DM: Besides the Boston area, where else have you lived and experienced bi community? In comparison, what is unique about Boston’s community?
ER: I’ve lived in two other communities since I’ve come out. One was Northampton, Massachusetts and the other was Columbus, Ohio. I was so excited to be out in such a queer-positive space as Northampton but it happened to be in 1989-1991 when the Pride parade went through a huge controversy about whether to include bisexuals or not. One year we were added and the next year we were removed.
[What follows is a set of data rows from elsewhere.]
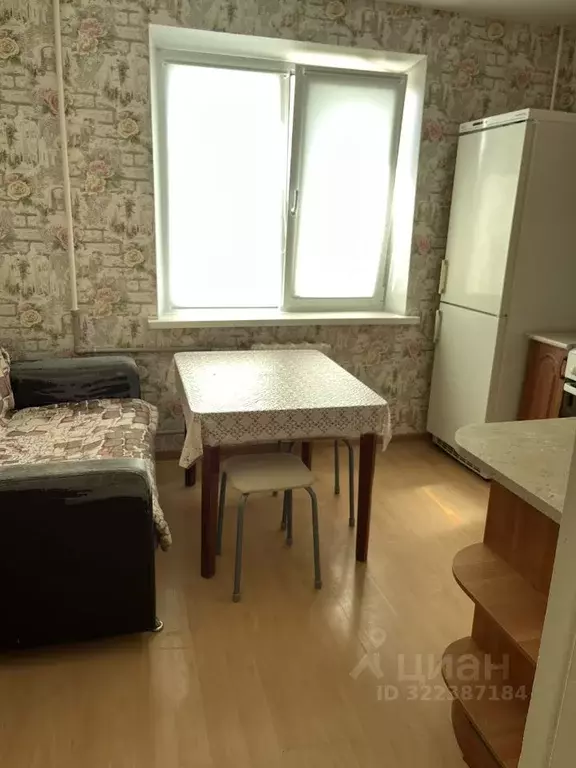 1-к кв. Саратовская область, Саратов Томская ул., 15 (38.5 м) - Фото 1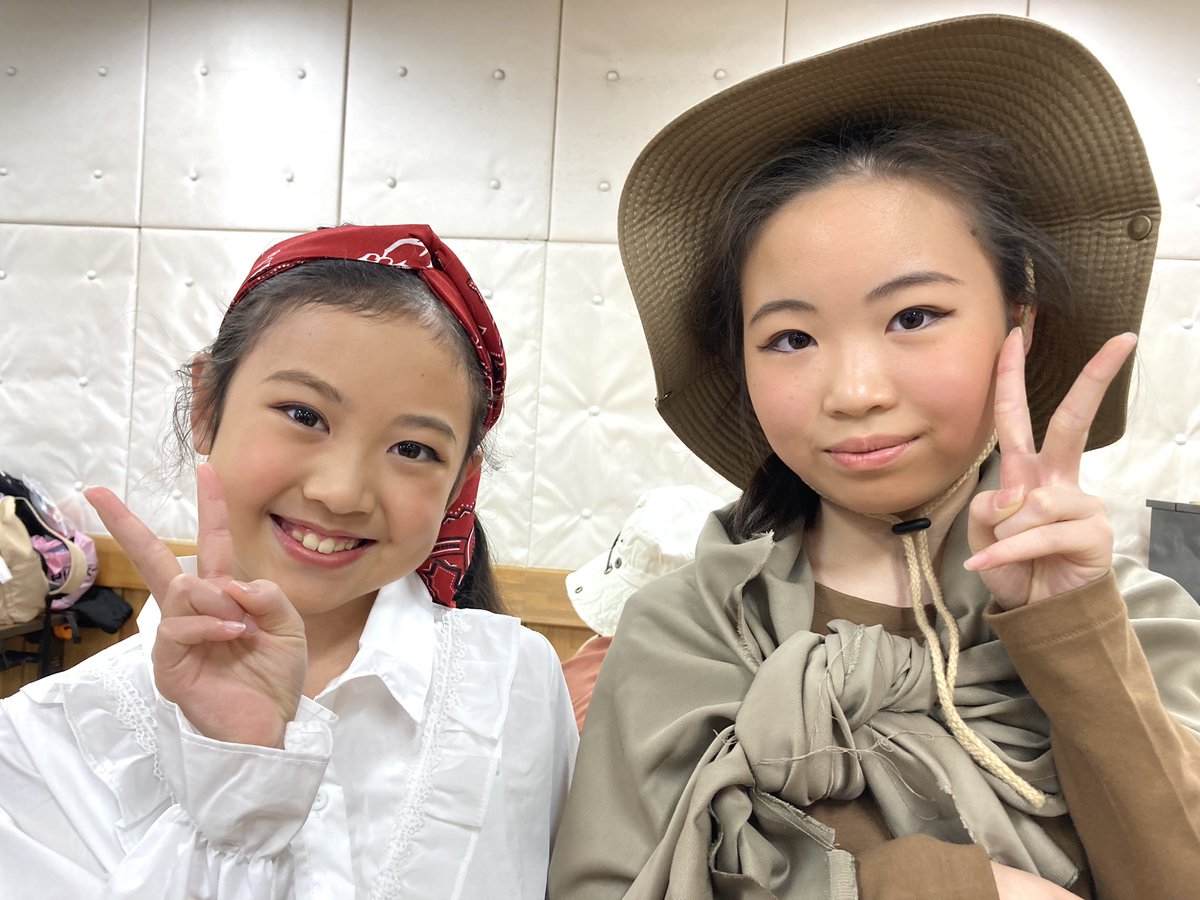 kawakawanatsu's tweet image. #オールドウエスト2023
ビジュアル撮影✨
#野郎ども2022 で一緒だった２人と📷

田﨑莉央ちゃん@Yukkipoohn 
大好き💕💕
いつも元気です！

中山璃子ちゃん@riko___nakayama 
とても優しいお姉さんなの🥰

チケットはこちら↓
quartet-online.net/ticket/fcujfwn…

#FREESIZE
#AngelPro
#河井夏紀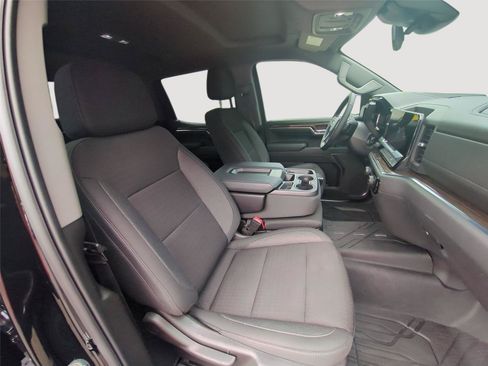 Used 2024 Chevrolet Silverado 1500 LT AWD/4WD image 33
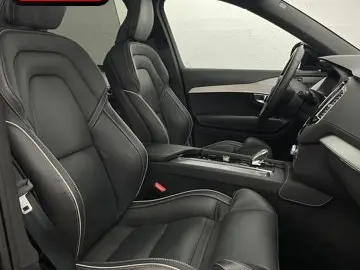 XC90 B5 D PLUS DARK AWD 7SITZ+PANO+AHK+360+MEMO+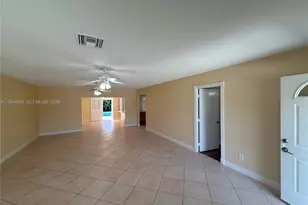 2271 SW 30th Terrace, Fort Lauderdale, FL 33312 - Photo 5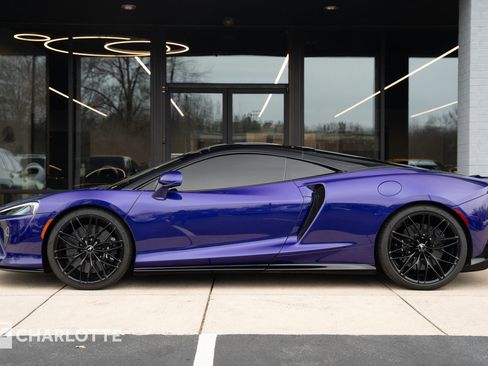 Used 2022 McLaren GT image 10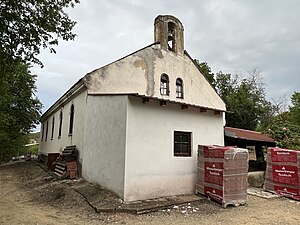 Поглед на главната селска црква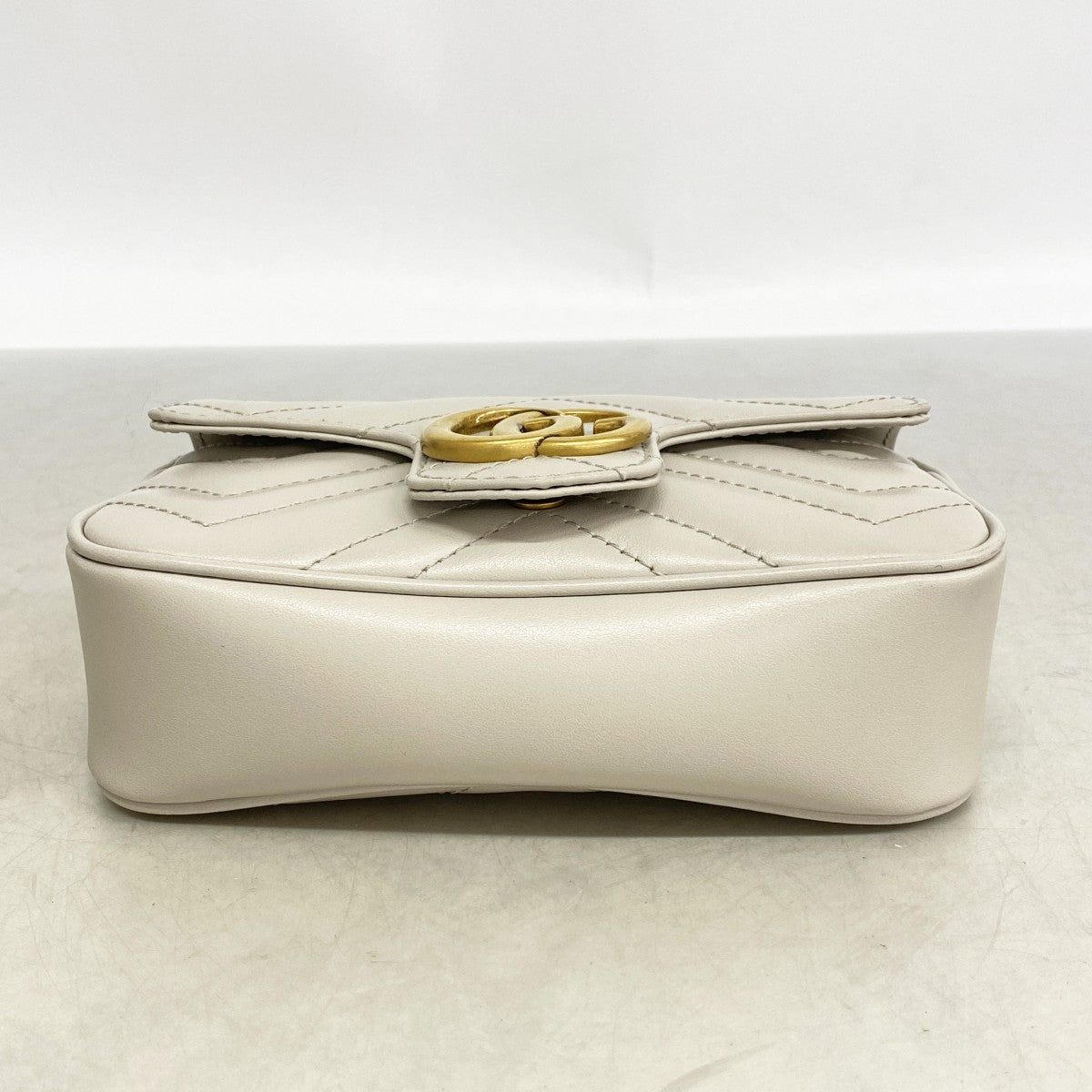 【6gd4713-k】グッチ ショルダーバッグ GGマーモント 476433 レザー グレー ゴールド金具【中古】レディース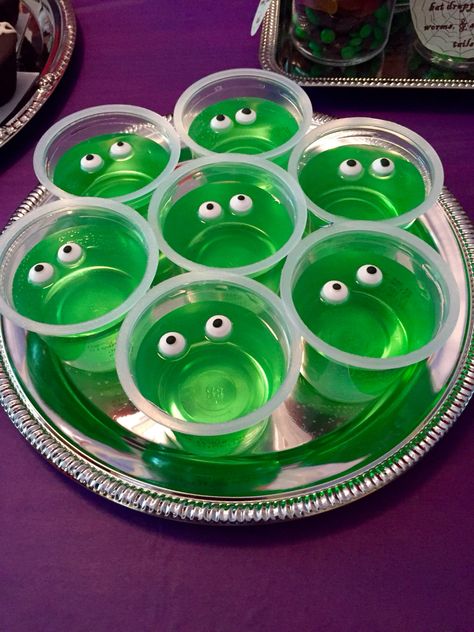 Hotel Transylvania Party-green jello Festa Hotel Transylvania, Hotel Transylvania Party, Veselý Halloween, Pelottava Halloween, Läskig Halloween, Soirée Halloween, Dekorasi Halloween, St Patricks Day Party, Fete Saint Patrick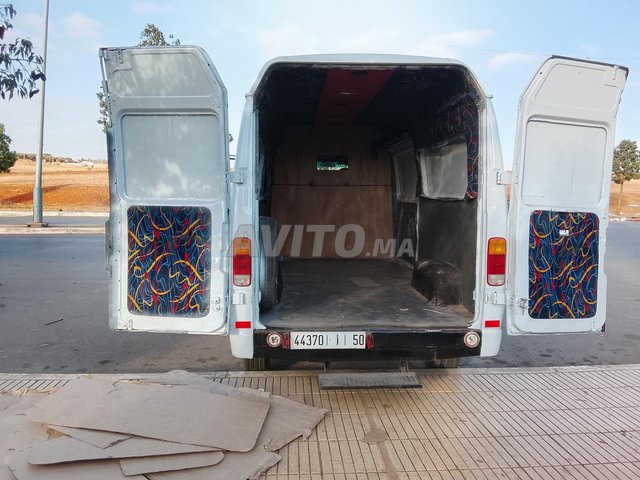 مرسيدس بنز 310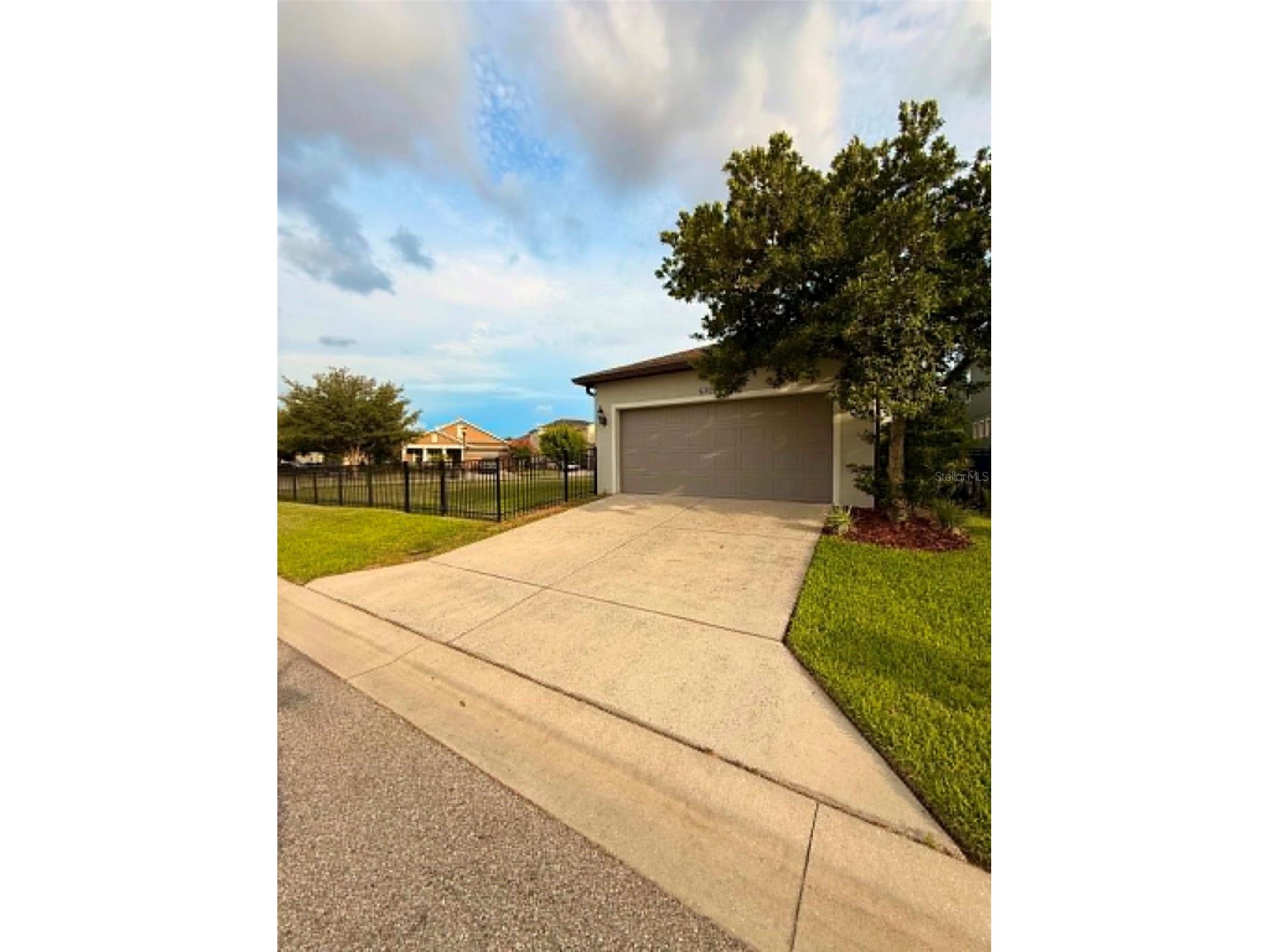 5703 Village Center Drive Lithia FL 33547 TB8520877 image34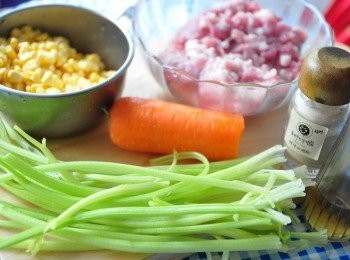 step1: 將所有備料備齊切末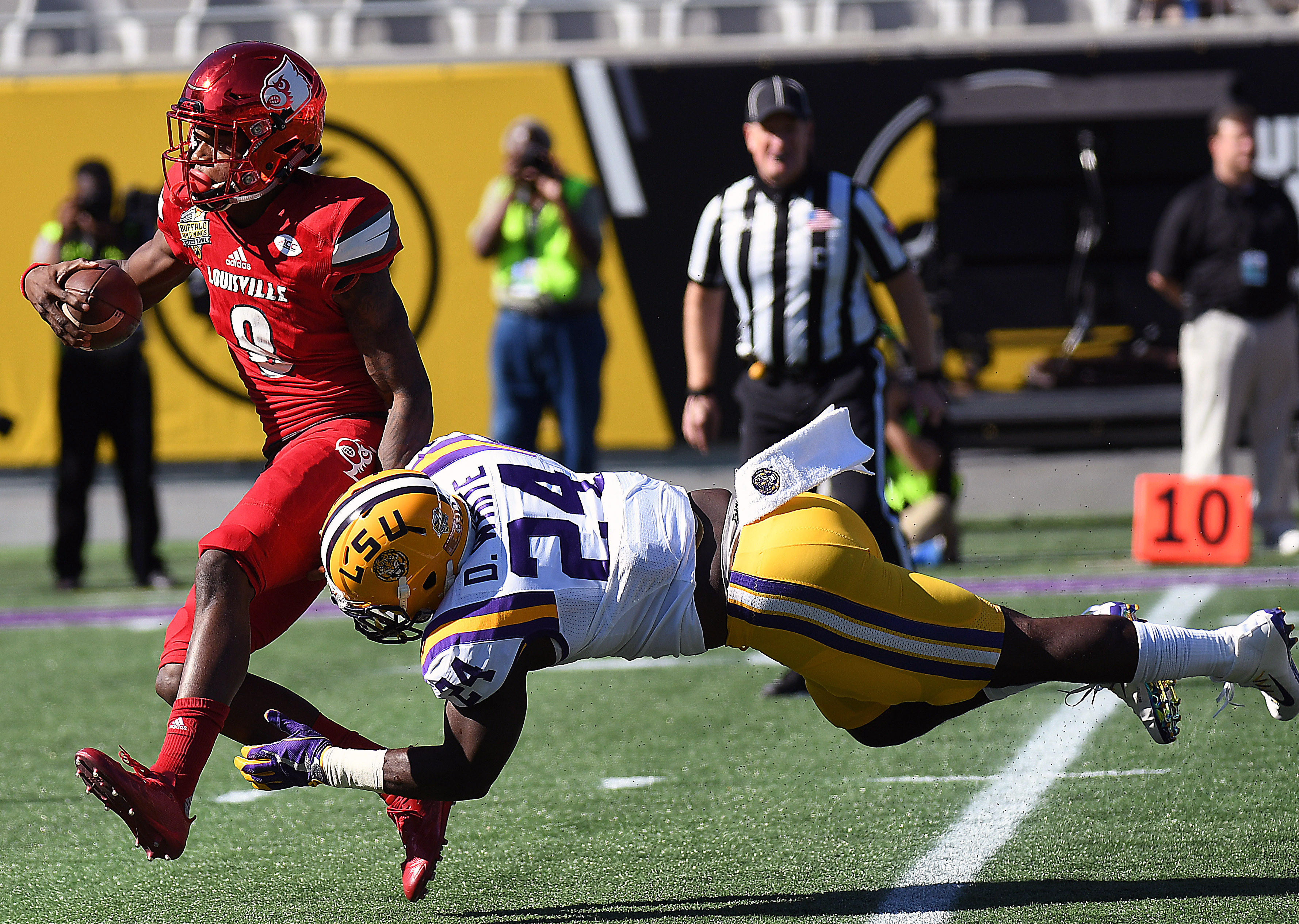 Better or worse in rushing defense? Inexperienced players settle in to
The local Queer Nation contingent took a pro-bi stance and organized people to walk at the front of the official parade with a big banner that said “Bisexual.” There were several official Pride speakers who gave hateful anti-bi speeches provoking other protests by the crowd. I knew many people in Northampton who were supportive, but as a community at that time it was not very friendly to bis.
I lived in Columbus, Ohio in the early 90s and was involved with a local LGBT group and a small bi-specific group. I think the thing about Columbus is that there were still a lot of people in the LGBT community who were not completely out and that seemed to exacerbate the situation for bisexuals. One of my favorite memories is when the Ohio State group brought Lani Ka’ahumanu to campus to talk about bisexuality. That was great!
Boston’s bi community does seem to be special. We are established, we have several organizations serving different needs, and lots of us are very invested within the great LGBT community as well. I love the Boston bi community and feel incredibly comfortable within it.
DM: What message do you have for queer youth?
ER: Get involved in your community. Find a group to connect with and be active within it. It doesn’t have to be political involvement, but find ways to learn about your community and how you can contribute to it. Many communities now have great resources for queer youth and there are often good organizations where you can feel safe and gain your confidence with your identity while also building leadership skills. If you can’t find a community near you, find it virtually. You are not alone! Also, visit the new resources at biyouth.org and tell others about them, too.
Deb is a fun-loving bi woman who lives in Arlington, MA and enjoys hanging out with other bi and bi-friendly folks.